The Group recognises all re-measurements of net defined benefit
liability/asset directly in other comprehensive income and presents them
within equity.
iii) Short term benefits
Short term employee benefit obligations are measured on an undiscounted basis
and are expensed as a related service provided. A liability is recognised for
the amount expected to be paid under short term cash bonus or profit-sharing
plans if the Group has a present legal or constructive obligation to pay this
amount as a result of past service provided by the employee and the obligation
can be estimated reliably.
(h) Leases
As lessee, the Group assesses whether a contract contains a lease at inception
of the contract. The Group recognises a right-of-use asset and corresponding
lease liability in the statement of financial position for all lease
arrangements where it is the lessee, except for short-term leases with a term
of twelve months or less and leases of low value assets. For these leases, the
Group recognises the lease payments as an operating expense on a straight-line
basis over the term of the lease.
The lease liability is initially measured at the present value of the future
lease payments from the commencement date of the lease. The lease payments are
discounted using the interest rate implicit in the lease or, if not readily
determinable, the asset and company specific incremental borrowing rates.
Lease liabilities are recognised within borrowings on the statement of
financial position. The lease liability is subsequently measured by increasing
the carrying amount to reflect interest on the lease liability (using the
effective interest method) and by reducing the carrying amount to reflect the
lease payments made. The Group re-measures the lease liability, with a
corresponding adjustment to the related right-of-use assets, whenever:
• The lease term changes or there is a significant event or change in
circumstances resulting in a change in the assessment of exercise of a
purchase option, in which case the lease liability is re-measured by
discounting the revised lease payments using a revised discount rate;
• The lease payments change due to the changes in an index or rate or a
change in expected payment under a guaranteed residual value, in which case
the lease liability is re-measured by discounting the revised lease payments
using an unchanged discount rate;
• A lease contract is modified, and the lease modification is not accounted
for as a separate lease, in which case the lease liability is re-measured
based on the lease term of the modified lease by discounting the revised lease
payments using a revised discount rate at the effective date of modification.
The right-of-use assets are initially recognised on the SOFP at cost, which
comprises the amount of the initial measurement of the corresponding lease
liability, adjusted for any lease payments made at or prior to the
commencement date of the lease, any lease incentive received and any initial
direct costs incurred, and expected costs for obligations to dismantle and
remove right-of use assets when they are no longer used. Right-of-use assets
are recognised within property, plant and equipment on the statement of
financial position. Right-of-use assets are depreciated on a straight-line
basis from the commencement date of the lease over the shorter of the useful
life of the right-of-use asset or the end of the lease term.

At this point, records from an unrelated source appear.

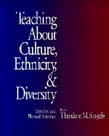 Teaching About Culture, Ethnicity, and Diversity: Exercises and Planned Activities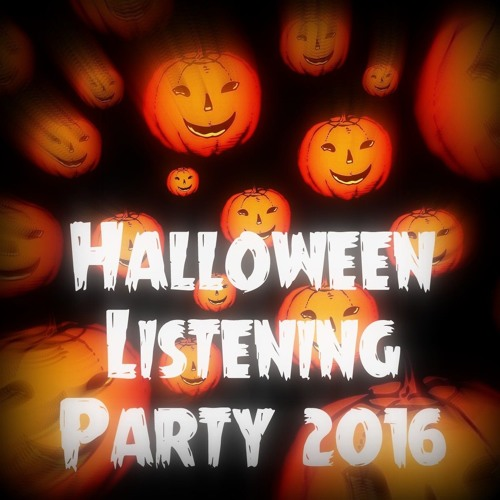 Halloween Listening Parties! 🎃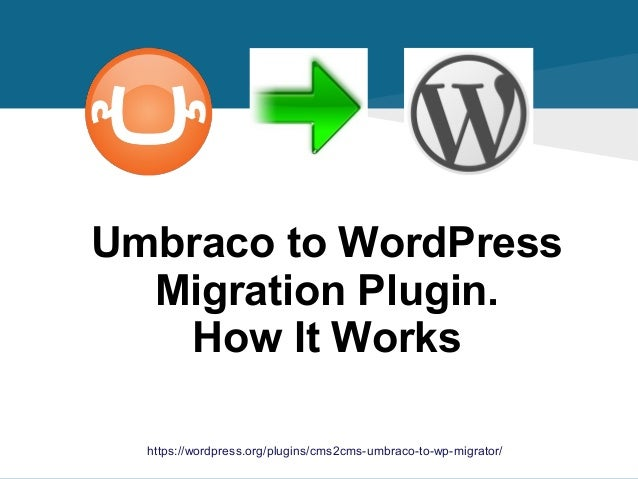 https://wordpress.org/plugins/cms2cms-umbraco-to-wp-migrator/ Umbraco to WordPress Migration Plugin. How It Works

The Group enters into lease arrangements as a lessor with respect to some of
its time charter vessels. Leases for which the Group is an intermediate lessor
are classified as finance or operating leases by reference to the right-of-use
asset arising from the head lease. Income from operating leases is recognised
on a straight-line basis over the term of the relevant lease. Amounts due from
lessee under finance leases are recognised as receivables at the amount of the
Group's net investment in the leases. Finance lease income is allocated to
accounting periods so as to reflect a constant periodic rate of return on the
Group's net investment outstanding in respect of these leases.
(i) INCOME TAX
Tax expense recognised in profit or loss comprises the sum of deferred tax and
current tax not recognised in other comprehensive income or directly in
equity. Current income tax assets and/or liabilities comprise those
obligations to, or claims from, fiscal authorities relating to the current or
prior reporting periods, that are unpaid at the reporting date. Current tax is
payable on taxable profit, which differs from profit or loss in the financial
statements. Calculation of current tax is based on tax rates and tax laws that
have been substantively enacted by the end of the reporting period.
Deferred tax
The accounting for income tax are accounted under the asset and liability
method, which requires the recognition of deferred tax assets and liabilities
for the expected future tax consequences of events that have been included in
the financial statements. Under this method, we determine deferred tax assets
and liabilities on the basis of the differences between the financial
statement and tax bases of assets and liabilities by using enacted tax rates
in effect for the year in which the differences are expected to reverse. The
effect of a change in tax rates on deferred tax assets and liabilities is
recognized in income in the period that includes the enactment date.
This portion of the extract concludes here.